• **Görev amacı**: Aşağıdaki Daum yazısında "Öyle demek istemedim." ile "Daum'a yükleniyor. Ama..." arasında kalan bölümü, iki ifade de dahil olmak üzere, hiç değiştirmeden kopyalayın.

• **Seçilen metin**:
Daum'u boğazlarken!

ORHAN ERDEMİR, derbiyi bitiren düdüğü çaldı ve silahlar hemen Christoph Damu'a çevrildi...

- Korkak Daum. Böyle oynatılır mı?

Alman ateş hattındaydı ve kurşunlar üzerine yağıyordu...

- Sen, bu çok koşan takımı ne diye tutuyorsun?

Evet, fizik açıdan Türkiye liglerinin en sıhhatli onbirini ne diye kendi yarı alanına hapsediyorsun. Ne diye komplekse sokuyorsun?

- Yahu, bu takımın sağ kanadı yok mu. Buradan hücum etmek yasak mı?

Evet, sağ kulvarın iki adamı Khlestov tribünde, Tamer kenarda beklerken, savunmaya bir de Erman'ı katarak, hücuma limon sıkmanın anlamı neydi...

- Yoksa unuttun mu, G.Saray'ın üzerine gidersen bu takımı zora sokarsın.

Ahmet Dursun-İlhan Mansız ikilisini ne güne sakladın? Bu iki golcüyü G.Saray maçında oynatmayıp da hangi maçta oynatacaktın...

- Şu Daum, Tümer ile Baya'nın bile hücum heveslerine gem vurmuştu.

Evet, onların da kafalarını öncelikle savunmaya şartlandırmıştı. Ayakları ileri giderken, akılları geride kalıyordu...

DAUM’A İSYAN MI!

- Yahu, Beşiktaş 10 kişi kaldıktan sonra bayağı pozisyon kovaladı.

Doğru... Bu bir psikolojik olaydı. Beşiktaşlı futbolcular taktik-teknik gibi kavramları bırakıp, puanı kurtarmak için topyekün saldırdılar.

- Yani, korkak Daum'u da bir kenara mı ittiler?

Öyle demek istemedim. Her neyse...

- Daum, maçı başlamadan kaybetmişti. Yalan mı?

Anlayamadım. Neden başlamadan kaybetmişti...

- Hatırlamadın mı, hep söylüyordu. ‘‘G.Saray bizden iyi. Şampiyon olamayız’’ diye.

Bir dakika durur musun. Herkes Daum'a yükleniyor. Ama...

- Ne aması? Bir türlü inanamadı takımına. Ve yaktı Beşiktaş'ı...

Biraz insaf... Karşındaki takım G.Saray. Ali Sami Yen'de yenilmeyen, psikolojik avantajlar taşıyan bir ekip...

- Ne avantajı. F.Bahçe'nin Kadıköy'de yenilmezliği yok muydu. Ne oldu?

• **Verilen malzeme**:
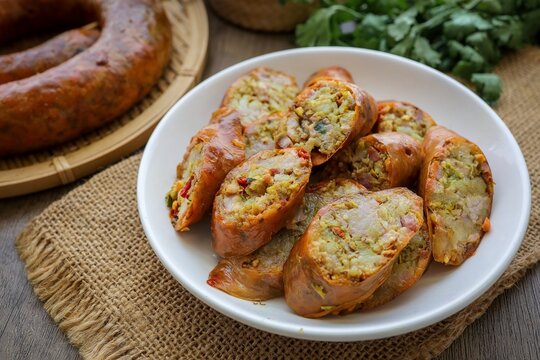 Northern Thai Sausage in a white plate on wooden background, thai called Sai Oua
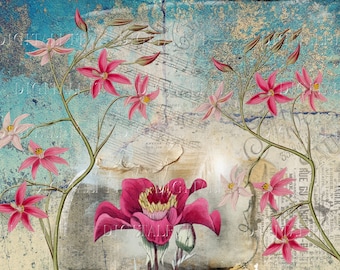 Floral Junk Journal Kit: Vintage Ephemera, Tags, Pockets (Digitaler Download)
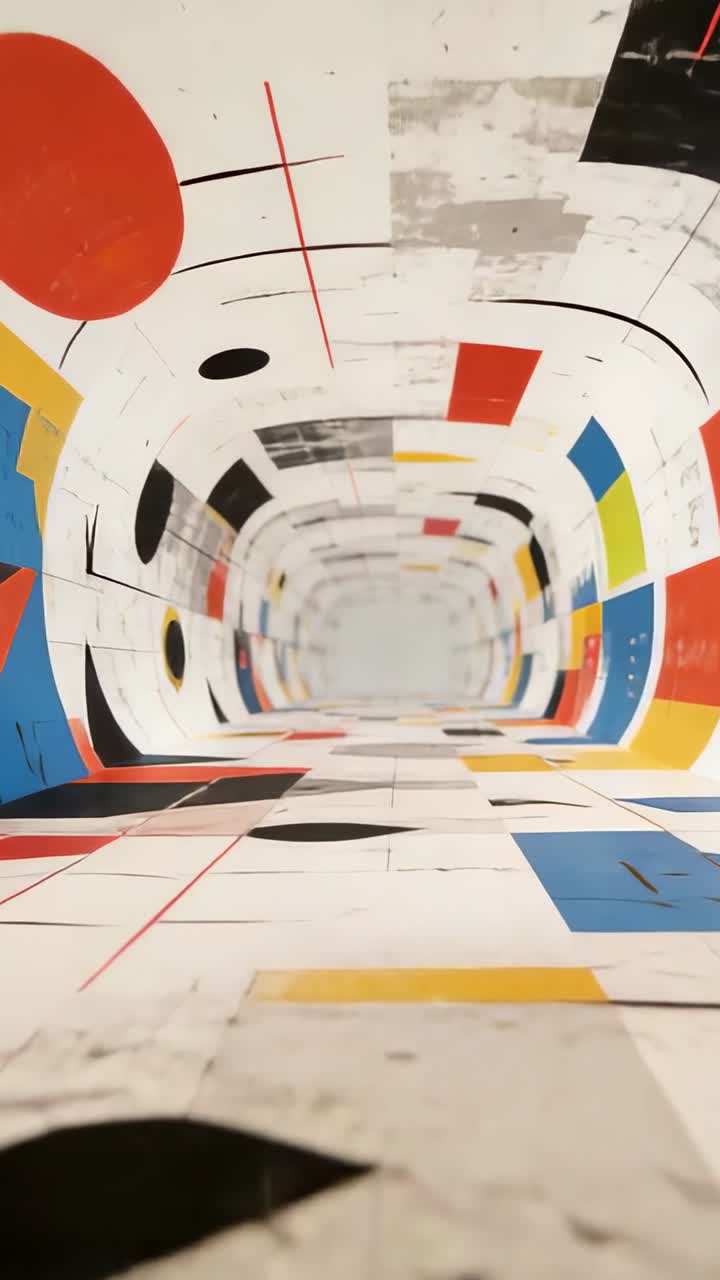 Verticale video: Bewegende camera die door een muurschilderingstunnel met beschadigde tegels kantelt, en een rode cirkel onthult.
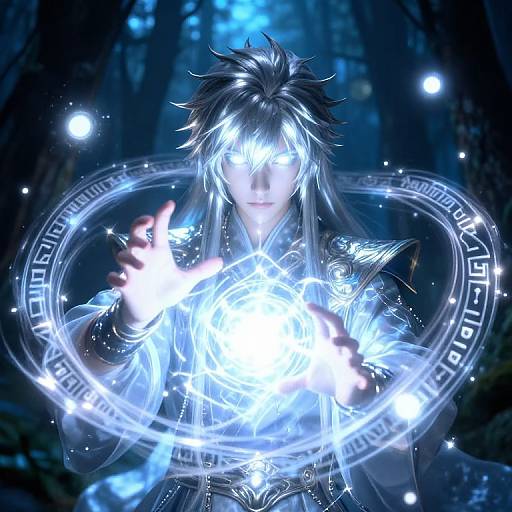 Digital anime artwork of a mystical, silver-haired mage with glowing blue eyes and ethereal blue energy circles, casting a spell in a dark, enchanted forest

• **Tamamlanan görev**:
Öyle demek istemedim. Her neyse...

- Daum, maçı başlamadan kaybetmişti. Yalan mı?

Anlayamadım. Neden başlamadan kaybetmişti...

- Hatırlamadın mı, hep söylüyordu. ‘‘G.Saray bizden iyi. Şampiyon olamayız’’ diye.

Bir dakika durur musun. Herkes Daum'a yükleniyor. Ama...